- Task statement: The lines to copy run from the one containing "Busty BBW MILF" to the very end of the records; give them exactly, and only them, without pictures.

- Data to use:
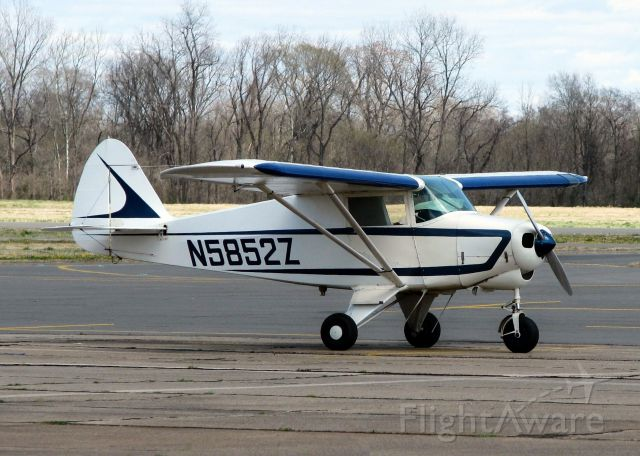 Piper PA-22 Tri-Pacer (N5852Z) - At Downtown Shreveport.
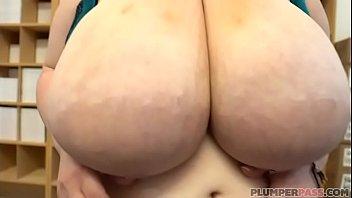 Busty BBW MILF Alyson Galen Shows OFF H Cup Tits - 69VClub.Com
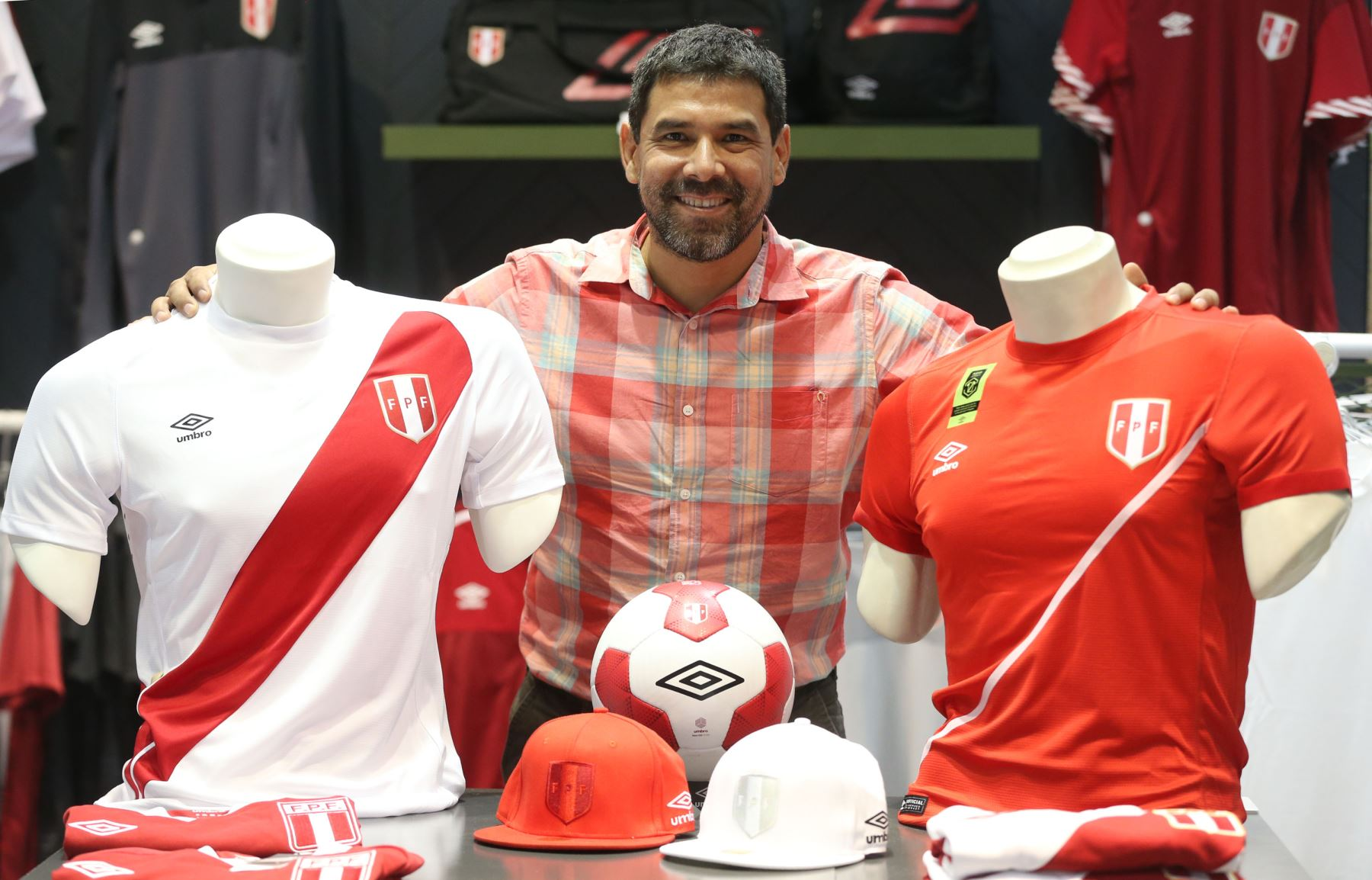 size 40 041c2 25d6d Sales of Peru soccer jerseys up 100% due to national squad ...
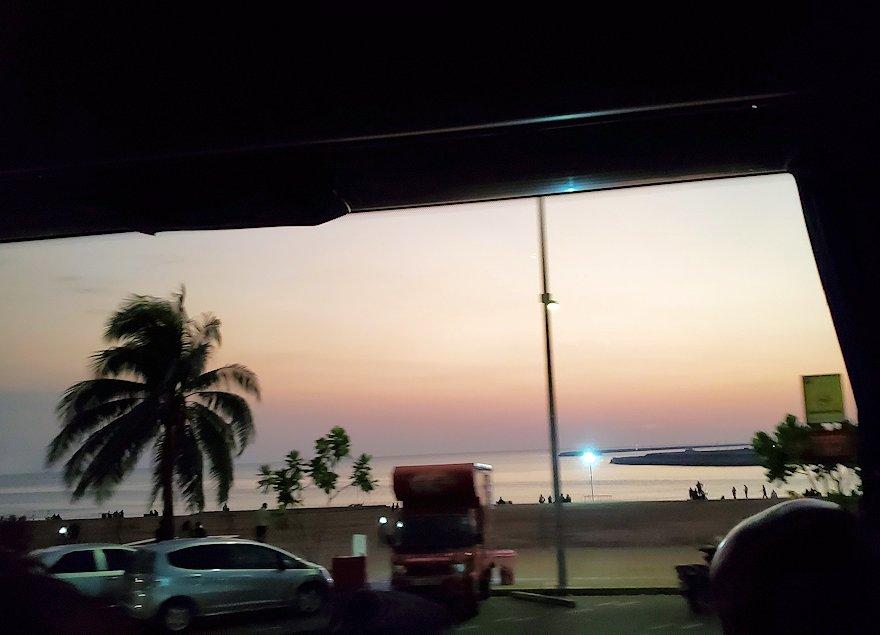 コロンボ市内の湾岸部に見える夕焼け-2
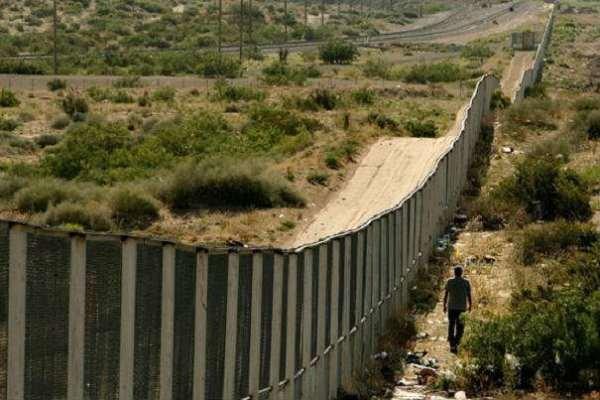 میکسیکو سرحد پر دیوار کی تعمیر کیلئے ایک ارب 40 کروڑ ڈالر کی فنڈنگ کا معاہدہ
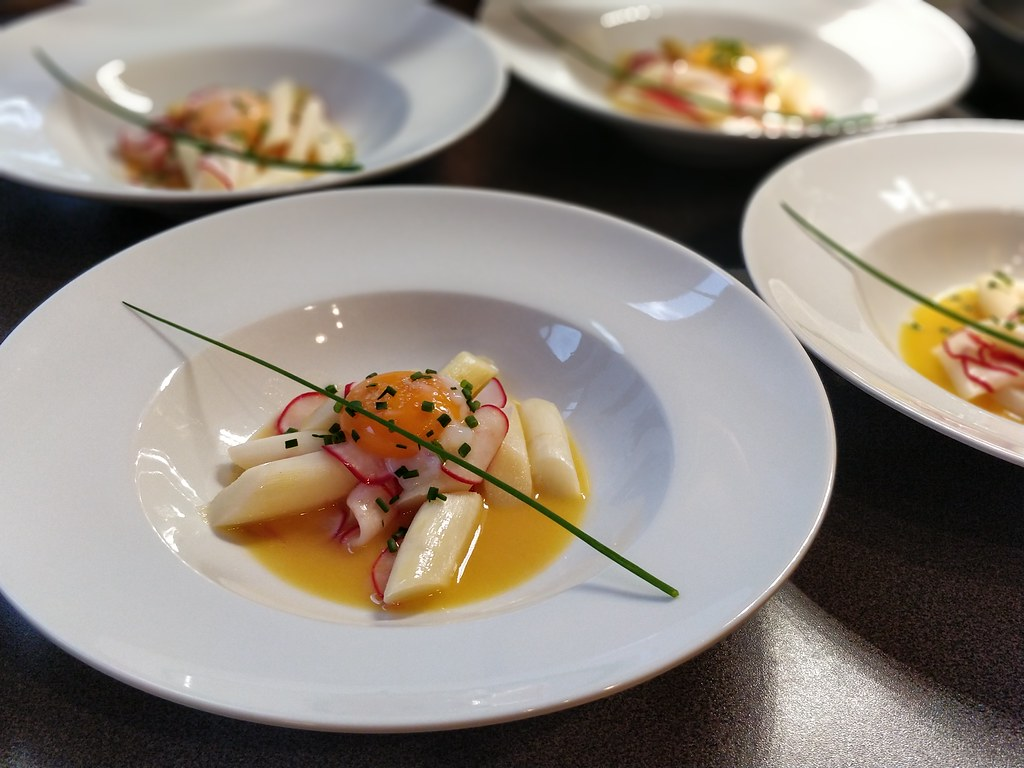 Lauwarmer Spargel-Radieschen-Salat mit Onsen-Ei
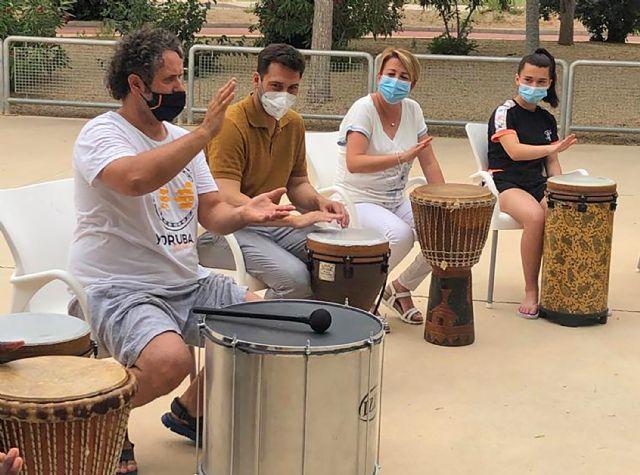 15 menores del barrio del Carmen disfrutan de un taller de percusión al aire libre - 4, Foto 4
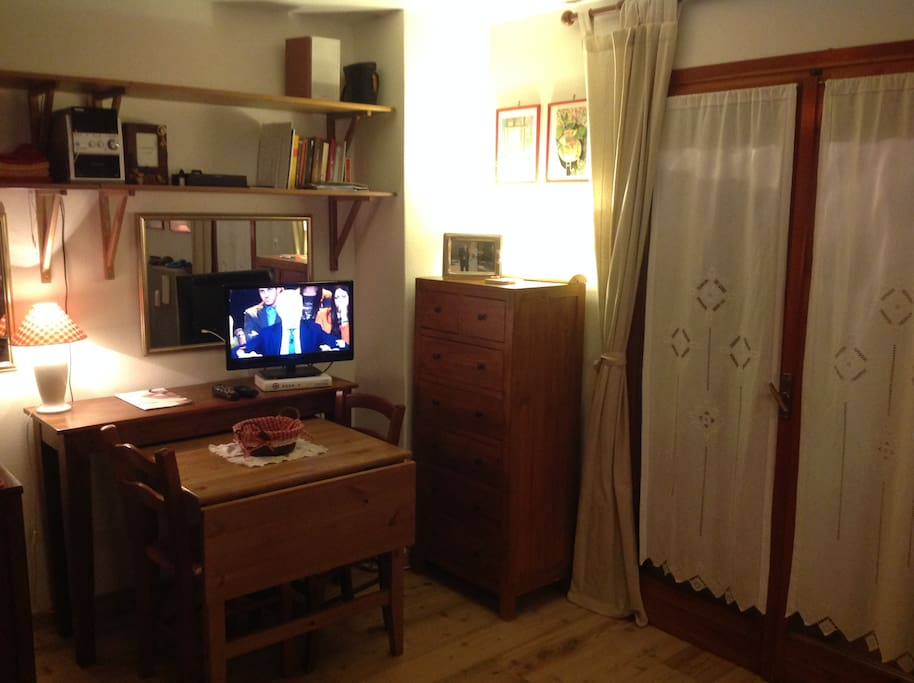 La zona pranzo con TV e cassettiera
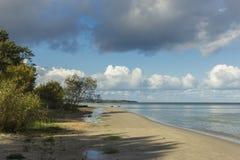 Morze Bałtyckie brzeg w Latvia Piasek diuny z sosnami i chmurami zdjęcia royalty free
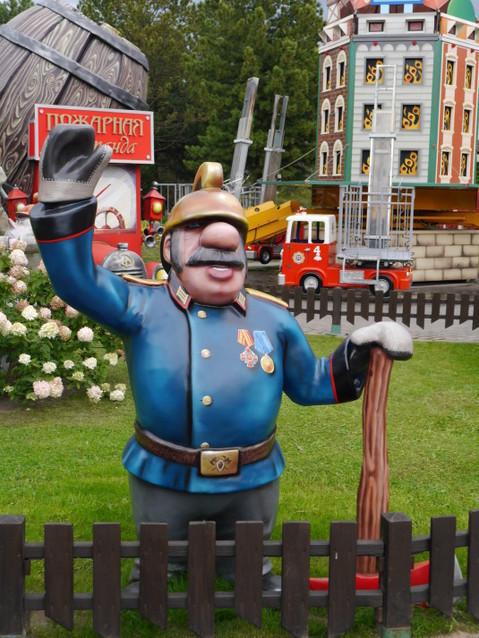 Добрый и веселый пожарный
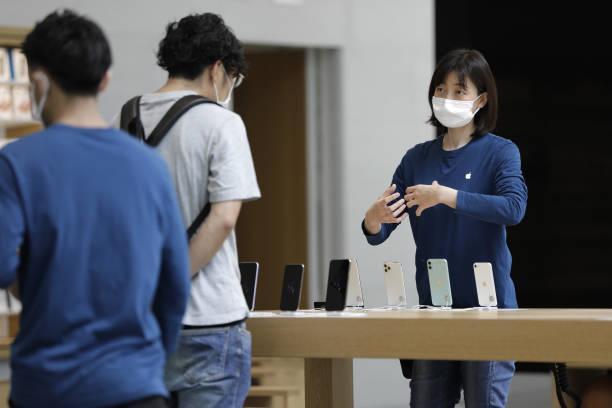 JPN: Apple Reopens Flagship Tokyo Stores as Japan Eases Restriction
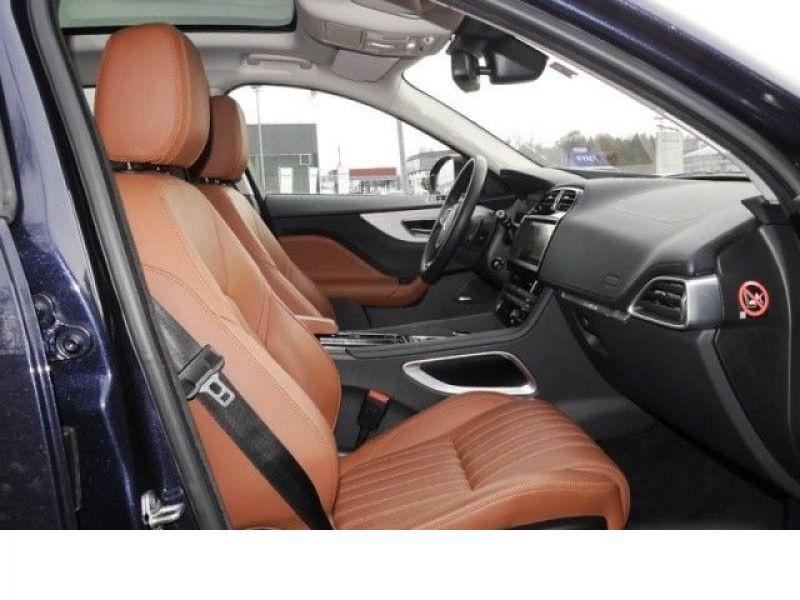 Jaguar F-Pace 30d AWD Portfolio  occasion à Beaupuy - photo n°4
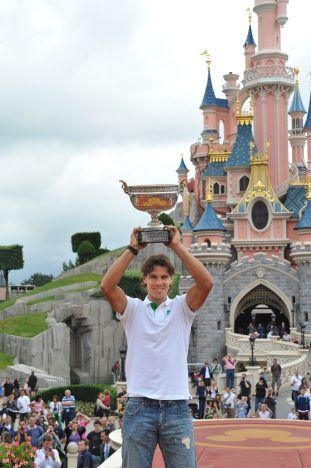 Disneyland Park Paris Il campione di tennis Rafael Nadal visita il parco
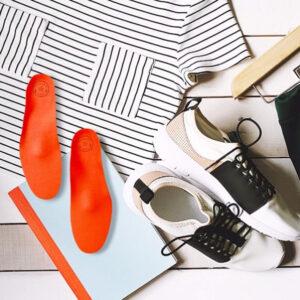 Einlagen neben Schuhen auf einem Tisch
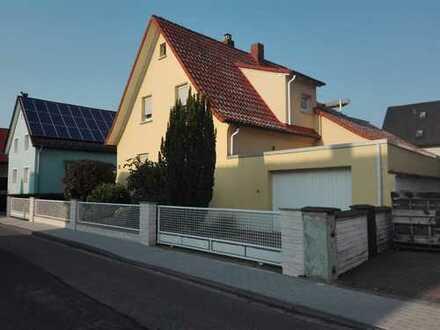 Hier fehlt es an nichts! Freistehendes Einfamilienhaus in bevorzugter Wohnlage von Viernheim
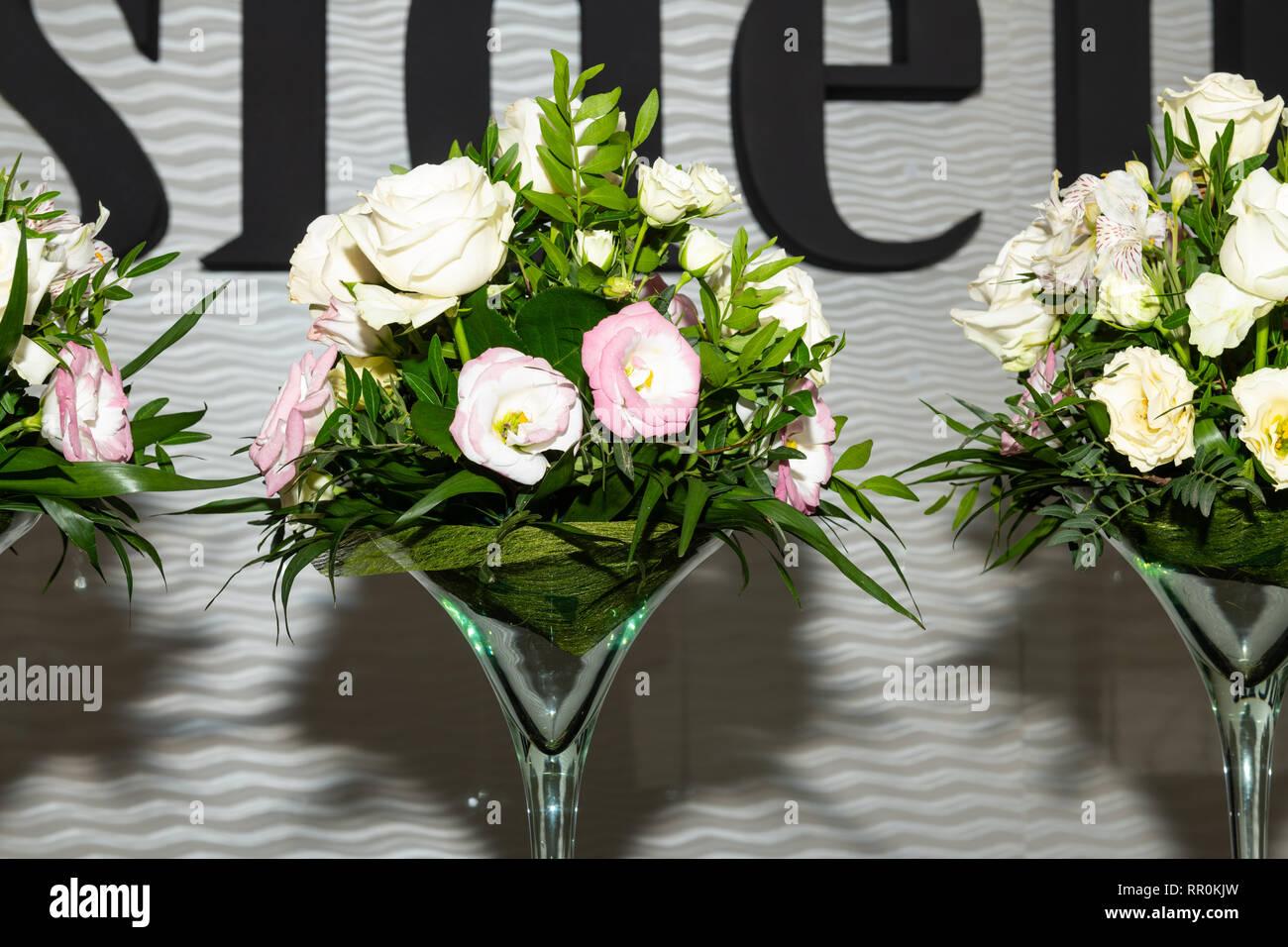 Centre De Table Floral Au Luxe, Réception De Mariage élégant Arrangement De  Table Dans La Salle Des Banquets.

- The completed task:
 Busty BBW MILF Alyson Galen Shows OFF H Cup Tits - 69VClub.Com
 size 40 041c2 25d6d Sales of Peru soccer jerseys up 100% due to national squad ...
 コロンボ市内の湾岸部に見える夕焼け-2
 میکسیکو سرحد پر دیوار کی تعمیر کیلئے ایک ارب 40 کروڑ ڈالر کی فنڈنگ کا معاہدہ
 Lauwarmer Spargel-Radieschen-Salat mit Onsen-Ei
 15 menores del barrio del Carmen disfrutan de un taller de percusión al aire libre - 4, Foto 4
 La zona pranzo con TV e cassettiera
 Morze Bałtyckie brzeg w Latvia Piasek diuny z sosnami i chmurami zdjęcia royalty free
 Добрый и веселый пожарный
 JPN: Apple Reopens Flagship Tokyo Stores as Japan Eases Restriction
 Jaguar F-Pace 30d AWD Portfolio  occasion à Beaupuy - photo n°4
 Disneyland Park Paris Il campione di tennis Rafael Nadal visita il parco
 Einlagen neben Schuhen auf einem Tisch
 Hier fehlt es an nichts! Freistehendes Einfamilienhaus in bevorzugter Wohnlage von Viernheim
 Centre De Table Floral Au Luxe, Réception De Mariage élégant Arrangement De  Table Dans La Salle Des Banquets.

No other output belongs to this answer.